_Document extract_
Rockefeller v. Kaiser Foundation Health Plan

554 S.E.2d 623, 251 Ga. App. 699, 2001 Fulton County D. Rep. 3035, 2001 Ga. App. LEXIS 1122
CourtCourt of Appeals of Georgia
DecidedOctober 3, 2001
DocketA01A1808
StatusPublished
Cited by11 cases

This text of 554 S.E.2d 623 (Rockefeller v. Kaiser Foundation Health Plan) is published on Counsel Stack Legal Research, covering Court of Appeals of Georgia primary law. Counsel Stack provides free access to over 12 million legal documents including statutes, case law, regulations, and constitutions.

Bluebook
Rockefeller v. Kaiser Foundation Health Plan, 554 S.E.2d 623, 251 Ga. App. 699, 2001 Fulton County D. Rep. 3035, 2001 Ga. App. LEXIS 1122 (Ga. Ct. App. 2001).

Opinion

Phipps, Judge.

Kimberly Rockefeller brought this medical malpractice action against a health maintenance organization (HMO) of which she was a member and against various of its corporate affiliates and individual employees. She complains that a physician’s assistant (PA), supervised by physicians who had not been approved by the Composite State Board of Medical Examiners (the Board), treated her and performed tasks not authorized by his job description on file with the Board. For these reasons, she claims that the defendants committed negligence per se by violating the Physician’s Assistant Act (PAA or the Act) 1 and regulations implemented by the Board under the Act. 2 She moved for partial summary judgment on her claim of negligence per se. The trial court denied the motion. We granted Rockefeller’s application for interlocutory appeal.

Rockefeller was a member of an HMO incorporated as Kaiser Foundation Health Plan of Georgia and doing business as Kaiser Permanente. Dr. Bruce Sabin was her primary care physician. He was employed by a Kaiser subsidiary at the Gwinnett Medical Center on Pleasant Hill Road in Duluth. Drs. Sean Murphy and Martin Ettinger and PA Jimmy McPeters were also employed there. Sabin filed an application with the Board for utilization of McPeters as a PA. Although certain other physicians were listed as additional supervising physicians, Murphy and Ettinger were not.

_Data provided_

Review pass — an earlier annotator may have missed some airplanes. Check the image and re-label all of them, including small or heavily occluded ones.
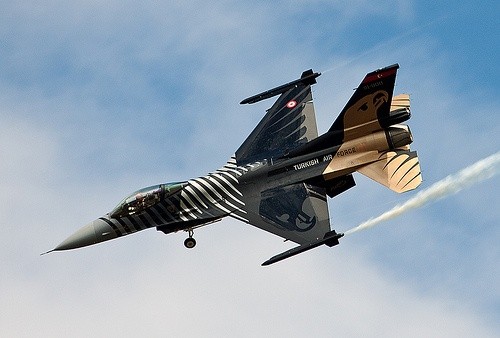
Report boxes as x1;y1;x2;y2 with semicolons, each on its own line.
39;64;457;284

--

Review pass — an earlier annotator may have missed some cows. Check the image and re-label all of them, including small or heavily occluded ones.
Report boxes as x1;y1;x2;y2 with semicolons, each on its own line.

_Instructions_
1. Give the Georgia malpractice opinion again, starting with "This text of" and going on through "regulations, and constitutions.", and replace "free access" with "open access".
2. Extend the Georgia malpractice opinion past its last sentence.

_Responses in order_
1.
This text of 554 S.E.2d 623 (Rockefeller v. Kaiser Foundation Health Plan) is published on Counsel Stack Legal Research, covering Court of Appeals of Georgia primary law. Counsel Stack provides open access to over 12 million legal documents including statutes, case law, regulations, and constitutions.

2.
McPeters’s “basic job description” on file with the Board authorized him to “order/select a dangerous drug or controlled substance or order medical treatments or diagnostic studies in any health care setting in accordance with [Board] Rule 360-5-.07 (8)” and to “perform those routine medical treatments and diagnostic procedures for *700 which he/she is qualified by training and which fall within the normal scope of practice of the supervising physician as delegated by the supervising physician.” McPeters also was authorized by his job description to “gather data base on all new patients or established patients with new problems to include a complete medical history and physical examination, medical record review, appropriate initial diagnostic studies, and will be responsible for transmitting that information to the supervising physician(s) for review.” If a “life threatening emergency situation” arose when the supervising physician was not present, McPeters was authorized to “initiate appropriate evaluation and treatment.”

Although the Board had not authorized Murphy or Ettinger to supervise McPeters, Sabin testified that he approved these doctors’ supervision of McPeters so that he could render services to Sabin’s patients. Specifically, Sabin testified that McPeters was authorized to order medications for patients which were authorized and prescribed by a physician and to arrive at a provisional diagnosis when a physician countersigned the medical record concluding that the documented clinical conditions justified the action taken.

On April 21, 1997, Rockefeller appeared at Gwinnett Medical Center complaining of nasal congestion, dry cough, and fever to the extent that she was unable to sleep. Sabin was not there. After McPeters examined Rockefeller, he arrived at a provisional diagnosis of viral syndrome and selected a Ventolin inhaler, cough syrup, Motrin, and guaifenesin for her treatment. Ettinger reviewed and countersigned Rockefeller’s medical records, noting his determination that documented clinical conditions justified the action taken. Murphy reviewed and cosigned the prescriptions.

The next day, Rockefeller experienced severe shortness of breath. She was taken by ambulance to the hospital where a chest x-ray revealed pneumonia. After being admitted to the hospital, Rockefeller became comatose and remained so for two months. She now suffers from severe permanent disabilities. She claims defendants were negligent in misdiagnosing her condition and in failing to order an appropriate diagnostic study, i.e., an x-ray of her chest.

In moving for partial summary judgment on her claim of negligence per se, Rockefeller argued that defendants violated the PAA, specifically OCGA §§ 43-34-103 (e.l) (1) and 43-34-105, because the Board had not authorized McPeters to treat patients or carry out prescription drug orders under the supervision of Murphy or Ettinger. As authority in support of her claim that violations of the PAA constitute negligence per se, Rockefeller relied on the decision of the *701 Supreme Court of Georgia in Central Anesthesia Assoc. v. Worthy. 3 Additionally, she asserted that McPeters’s job description did not authorize him to render a provisional diagnosis of her condition.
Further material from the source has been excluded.